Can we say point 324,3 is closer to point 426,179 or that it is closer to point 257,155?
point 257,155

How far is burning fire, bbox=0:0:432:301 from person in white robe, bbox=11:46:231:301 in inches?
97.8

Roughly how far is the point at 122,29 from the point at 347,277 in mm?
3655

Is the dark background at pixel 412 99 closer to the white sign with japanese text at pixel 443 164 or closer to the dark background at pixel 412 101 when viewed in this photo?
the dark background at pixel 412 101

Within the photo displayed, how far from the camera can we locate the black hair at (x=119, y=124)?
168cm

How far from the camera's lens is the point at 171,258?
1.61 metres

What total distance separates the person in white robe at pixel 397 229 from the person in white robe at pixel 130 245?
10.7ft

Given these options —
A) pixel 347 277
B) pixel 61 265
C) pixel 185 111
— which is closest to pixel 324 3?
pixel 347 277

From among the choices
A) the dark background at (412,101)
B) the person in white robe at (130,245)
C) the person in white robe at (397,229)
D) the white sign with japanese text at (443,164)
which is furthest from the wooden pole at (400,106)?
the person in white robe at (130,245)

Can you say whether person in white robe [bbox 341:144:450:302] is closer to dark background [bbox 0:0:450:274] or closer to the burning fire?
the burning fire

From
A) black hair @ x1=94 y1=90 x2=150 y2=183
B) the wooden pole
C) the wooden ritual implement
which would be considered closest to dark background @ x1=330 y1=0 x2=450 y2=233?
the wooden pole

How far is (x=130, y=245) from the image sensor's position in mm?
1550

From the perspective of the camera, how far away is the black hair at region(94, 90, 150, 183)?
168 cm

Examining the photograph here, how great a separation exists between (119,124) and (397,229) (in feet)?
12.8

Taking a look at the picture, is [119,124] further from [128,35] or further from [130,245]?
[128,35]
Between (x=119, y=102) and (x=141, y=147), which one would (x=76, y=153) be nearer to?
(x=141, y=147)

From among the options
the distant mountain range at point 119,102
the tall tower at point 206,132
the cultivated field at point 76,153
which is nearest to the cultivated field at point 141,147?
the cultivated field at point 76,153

========================================================================

◆ **WHAT THE TASK ASKS**
Can you give all the items above again, changing "japanese text" to "Japanese lettering" and leaving everything else unchanged?

◆ **TASK OUTPUT**
Can we say point 324,3 is closer to point 426,179 or that it is closer to point 257,155?
point 257,155

How far is burning fire, bbox=0:0:432:301 from person in white robe, bbox=11:46:231:301 in inches?
97.8

Roughly how far is the point at 122,29 from the point at 347,277 in mm?
3655

Is the dark background at pixel 412 99 closer to the white sign with Japanese lettering at pixel 443 164 or closer to the dark background at pixel 412 101 when viewed in this photo?
the dark background at pixel 412 101

Within the photo displayed, how far from the camera can we locate the black hair at (x=119, y=124)?
168cm

How far from the camera's lens is the point at 171,258?
1.61 metres

What total distance separates the person in white robe at pixel 397 229 from the person in white robe at pixel 130 245?
10.7ft

Given these options —
A) pixel 347 277
B) pixel 61 265
C) pixel 185 111
— which is closest to pixel 324 3?
pixel 347 277

From among the choices
A) the dark background at (412,101)
B) the person in white robe at (130,245)
C) the person in white robe at (397,229)
D) the white sign with Japanese lettering at (443,164)
which is furthest from the wooden pole at (400,106)?
the person in white robe at (130,245)

Can you say whether person in white robe [bbox 341:144:450:302] is closer to dark background [bbox 0:0:450:274] or closer to the burning fire?
the burning fire

From
A) black hair @ x1=94 y1=90 x2=150 y2=183
B) the wooden pole
C) the wooden ritual implement
which would be considered closest to dark background @ x1=330 y1=0 x2=450 y2=233?
the wooden pole

How far is (x=130, y=245) from the image sensor's position in mm?
1550

From the perspective of the camera, how far away is the black hair at region(94, 90, 150, 183)?
168 cm

Examining the photograph here, how great a separation exists between (119,124) and (397,229) (in feet)?
12.8

Taking a look at the picture, is [119,124] further from [128,35] or further from [130,245]?
[128,35]
Between (x=119, y=102) and (x=141, y=147), which one would (x=76, y=153) be nearer to?
(x=141, y=147)

From among the options
the distant mountain range at point 119,102
the tall tower at point 206,132
the cultivated field at point 76,153
which is nearest to the cultivated field at point 141,147?
the cultivated field at point 76,153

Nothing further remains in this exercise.